[Given records — start]
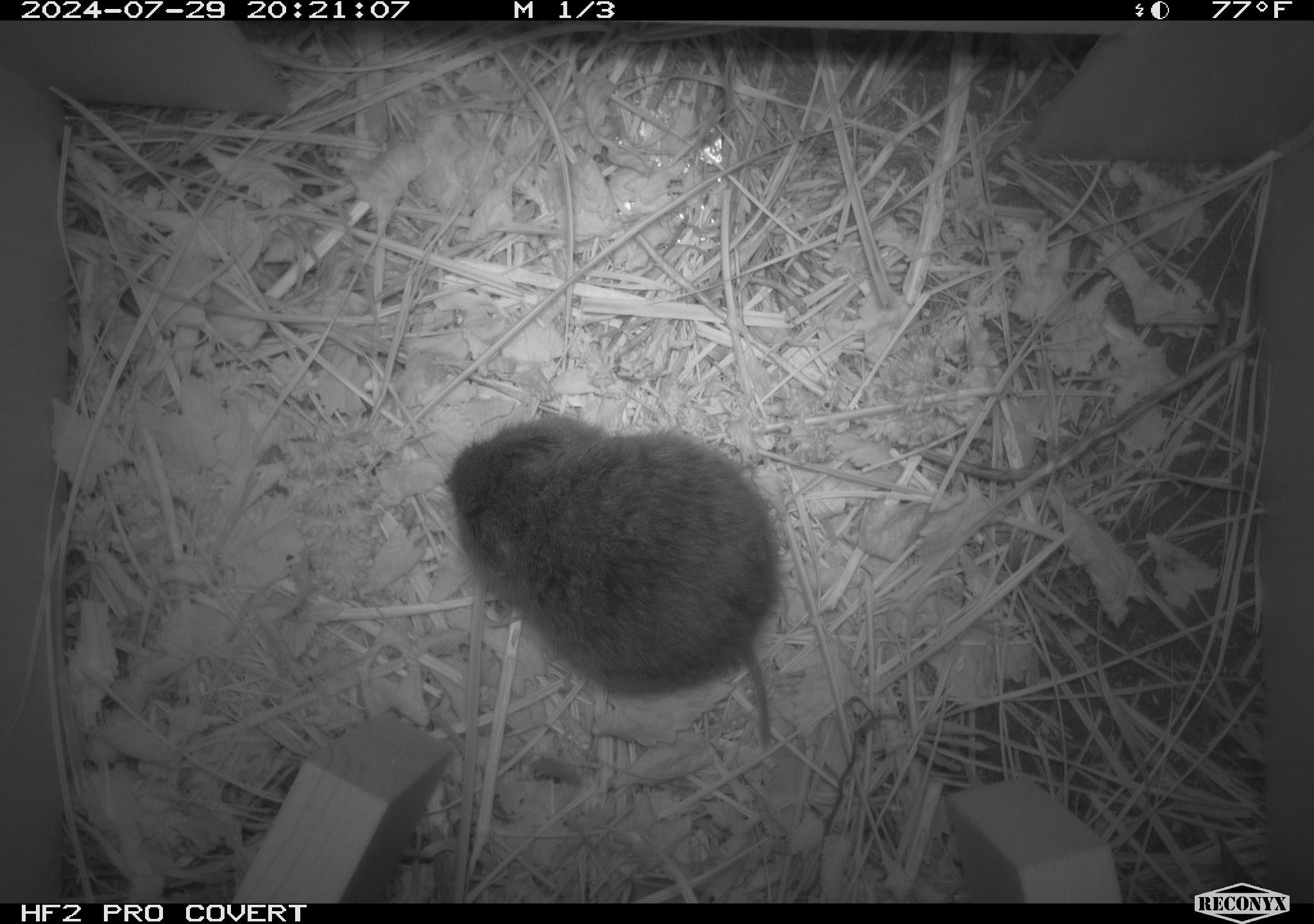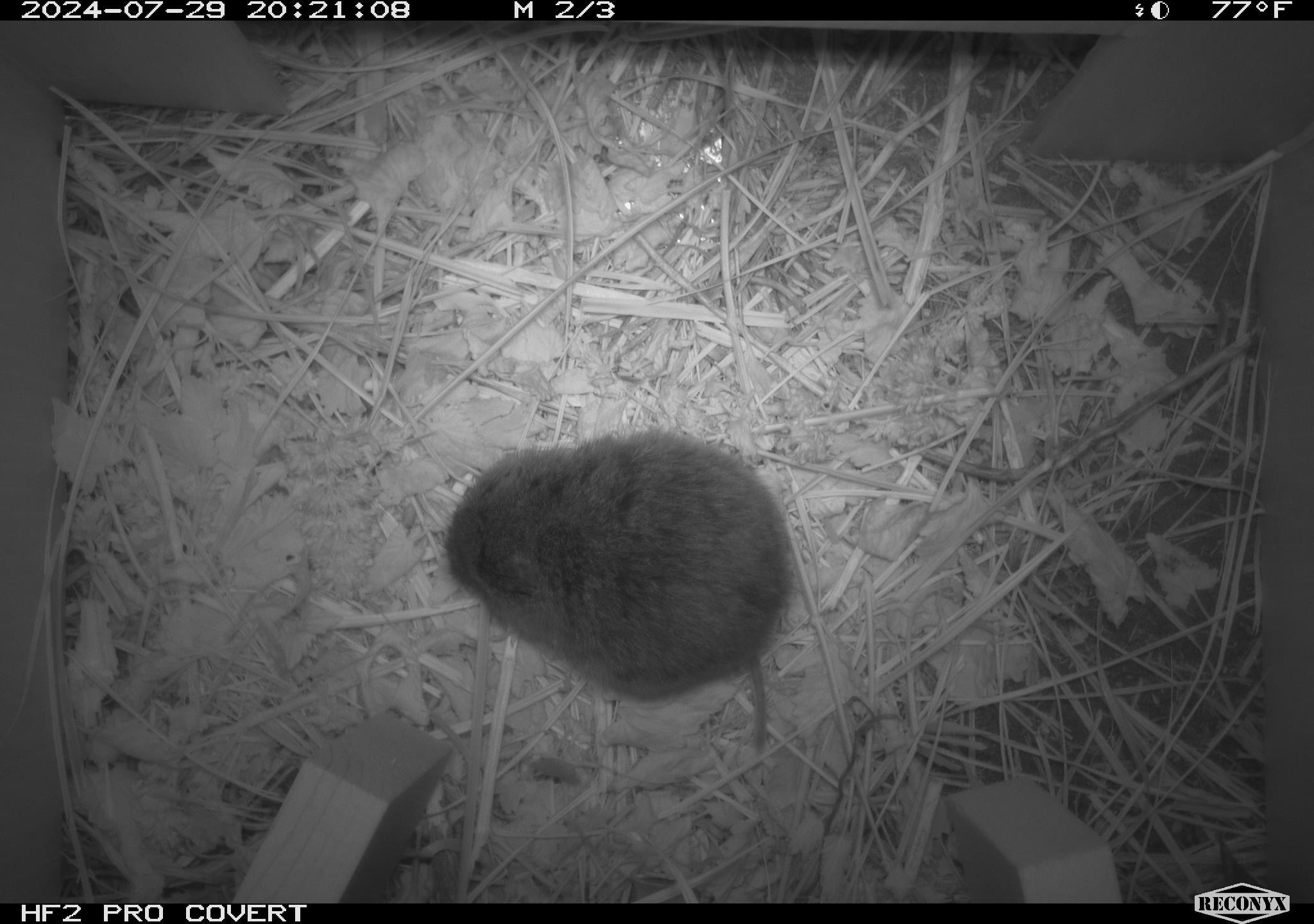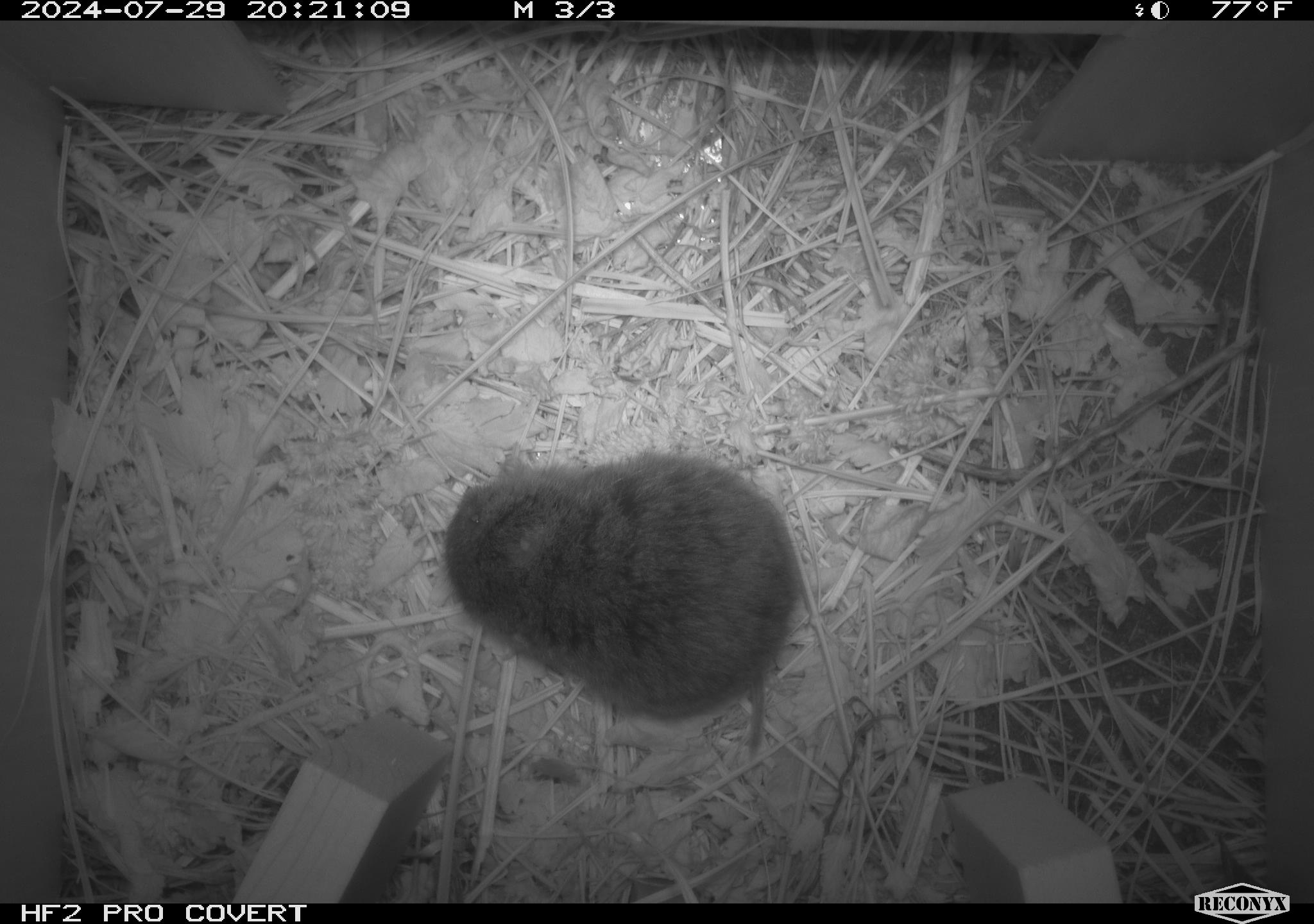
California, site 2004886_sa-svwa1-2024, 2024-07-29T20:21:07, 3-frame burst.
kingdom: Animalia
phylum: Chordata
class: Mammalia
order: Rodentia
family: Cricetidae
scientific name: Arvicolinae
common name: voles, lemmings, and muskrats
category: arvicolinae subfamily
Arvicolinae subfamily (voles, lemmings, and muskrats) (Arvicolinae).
[Given records — finish]
[Given records — start]
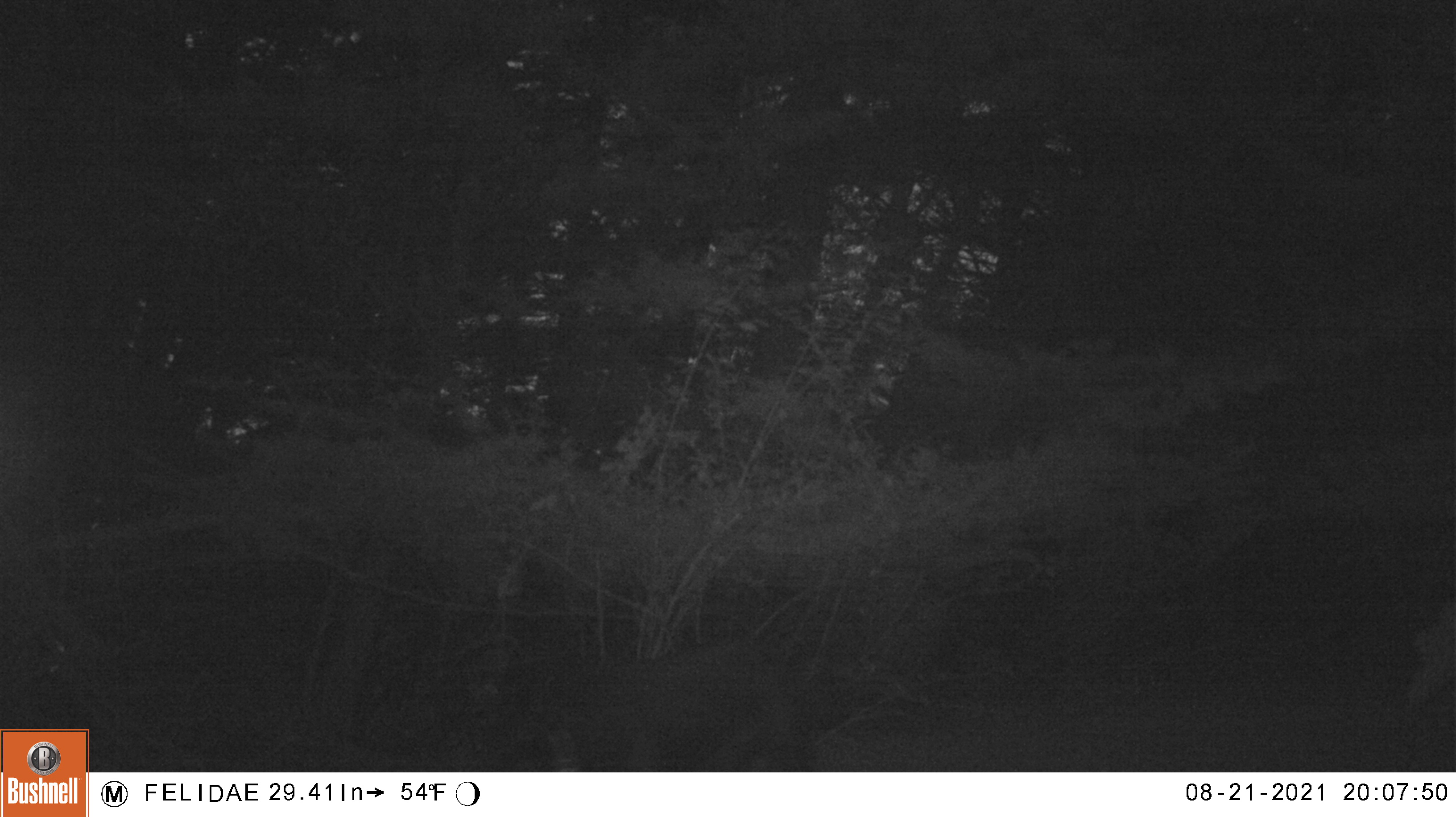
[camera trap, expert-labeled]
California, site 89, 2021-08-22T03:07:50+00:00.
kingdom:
[Given records — finish]
§ Exercise details
Determine the number of lines in the data above that include the word "California", then answer with that number alone.

§ Written reply
2